# [Selected passage]
Denver finds a simple and innovative way to help the homeless — wash their clothes

The big green and white truck hummed gently as a dozen washers and dryers on board sloshed and spun through their cycles. Every few minutes someone dropped off a bag of dirty clothes.

“We are now averaging about 300 pounds of laundry per outing,” said Marcus Harris. “Sometimes clients bring in 10 loads at a time.”

Harris, 57, captains the Laundry Truck, a 200-square-foot vehicle that cruises the city three times a week washing, drying and folding laundry for the homeless. The idea is simple enough — clean clothes improve health, morale and job prospects.

“Walking around in dirty clothes only furthers your feelings of being an outcast,” he said. “This is about basic human dignity.”

Harris knows all about it. He’s a former felon and crack addict who spent years living on the streets before getting his life together. When his clothes got so rank he couldn’t stand his own smell, he’d stroll into a store, put on some new ones and walk out.

For the last few years, Denver has been grappling with an increasing homeless population. In 2016, some 3,631 people reported living without a home in Denver County.

City officials and advocates for the homeless say skyrocketing housing costs, a booming economy and Denver’s geographical location have helped fuel the increase. Others say the state’s legalization of marijuana has contributed to it as well.

The Laundry Truck, which washes clothes at no charge, is the latest in a series of innovative approaches the city and local nonprofits are taking toward homelessness. There are now sidewalk storage lockers, a mobile restroom program and a special court, to clear warrants, held inside a rescue mission.

# [Entries]
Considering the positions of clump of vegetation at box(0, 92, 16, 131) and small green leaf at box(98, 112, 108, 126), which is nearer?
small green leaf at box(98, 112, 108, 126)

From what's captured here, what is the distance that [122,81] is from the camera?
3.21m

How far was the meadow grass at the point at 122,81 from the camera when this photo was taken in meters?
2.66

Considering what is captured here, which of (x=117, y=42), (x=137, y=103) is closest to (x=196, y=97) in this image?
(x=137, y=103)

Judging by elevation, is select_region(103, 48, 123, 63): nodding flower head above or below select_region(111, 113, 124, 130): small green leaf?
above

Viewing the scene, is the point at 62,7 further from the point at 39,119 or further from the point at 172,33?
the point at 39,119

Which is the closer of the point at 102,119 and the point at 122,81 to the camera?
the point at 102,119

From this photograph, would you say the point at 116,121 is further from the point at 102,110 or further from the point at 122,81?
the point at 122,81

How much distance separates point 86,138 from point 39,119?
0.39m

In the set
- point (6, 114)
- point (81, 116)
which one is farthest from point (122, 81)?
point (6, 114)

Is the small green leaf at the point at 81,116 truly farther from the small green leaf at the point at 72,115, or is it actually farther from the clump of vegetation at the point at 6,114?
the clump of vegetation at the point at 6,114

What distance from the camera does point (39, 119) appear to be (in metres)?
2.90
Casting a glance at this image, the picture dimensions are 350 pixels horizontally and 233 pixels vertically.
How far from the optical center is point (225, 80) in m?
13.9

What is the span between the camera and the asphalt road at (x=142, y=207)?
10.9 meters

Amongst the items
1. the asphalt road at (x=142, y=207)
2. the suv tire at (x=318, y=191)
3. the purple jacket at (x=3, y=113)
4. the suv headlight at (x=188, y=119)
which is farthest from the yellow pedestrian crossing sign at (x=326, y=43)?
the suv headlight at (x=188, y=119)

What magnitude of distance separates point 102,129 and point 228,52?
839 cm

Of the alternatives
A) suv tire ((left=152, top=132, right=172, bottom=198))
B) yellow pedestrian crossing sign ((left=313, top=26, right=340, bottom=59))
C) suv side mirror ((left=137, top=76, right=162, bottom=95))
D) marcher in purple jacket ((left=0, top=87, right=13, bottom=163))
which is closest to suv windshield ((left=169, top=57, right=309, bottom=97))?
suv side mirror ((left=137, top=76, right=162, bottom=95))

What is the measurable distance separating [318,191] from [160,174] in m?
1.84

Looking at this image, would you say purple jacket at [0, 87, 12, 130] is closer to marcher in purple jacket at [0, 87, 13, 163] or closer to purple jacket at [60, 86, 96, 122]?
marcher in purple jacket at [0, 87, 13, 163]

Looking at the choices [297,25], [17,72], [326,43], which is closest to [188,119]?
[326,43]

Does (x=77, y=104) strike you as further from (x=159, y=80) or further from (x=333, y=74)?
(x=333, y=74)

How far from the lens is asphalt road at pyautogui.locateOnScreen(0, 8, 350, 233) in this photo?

# [Instructions]
A - Translate the sentence "This is about basic human dignity." from the Denver laundry article into Spanish.
B - List every approach to homelessness in Denver that the Denver laundry article names.
C - Continue the Denver laundry article from its last sentence.

# [Written responses]
A - Se trata de la dignidad humana básica.

B -
- The Laundry Truck, which washes clothes at no charge
- Sidewalk storage lockers
- A mobile restroom program
- A special court, held inside a rescue mission, to clear warrants

C -
A Tiny Home Village is scheduled to open this month, offering a dozen 8-by-12 houses for the homeless. The city’s Central Library, a magnet for the homeless, employs two full-time social workers to address their needs.

“The mayor has said we can’t build our way out of this crisis, so we need to be more creative,” said Scott Kerr of Bayaud Enterprises, a Denver nonprofit that operates the Laundry Truck.

The organization’s executive director, David Henninger, said the one thing the homeless have in common is trauma, sometimes compounded by prison or unemployment. “We are taking one more worry from them,” he said.

The truck began life as a document-shredding vehicle. Kerr sensed it had potential. A mobile barber shop? Mobile showers? Mobile sleeping quarters?

After talking with advocates for the homeless, he hit upon the idea of a mobile laundromat.

But aside from a laundry truck in Australia and a much smaller one in Snohomish County, Wash., there was little expertise to draw upon.

“You need 13,000 watts running through the truck to make it work,” said Tim Reinen, executive director of Radian Inc., a nonprofit design group that worked with Bayaud on the truck. “Then you have six dryers operating simultaneously at 120 degrees heated by propane.”

And an 800-pound generator mounted underneath.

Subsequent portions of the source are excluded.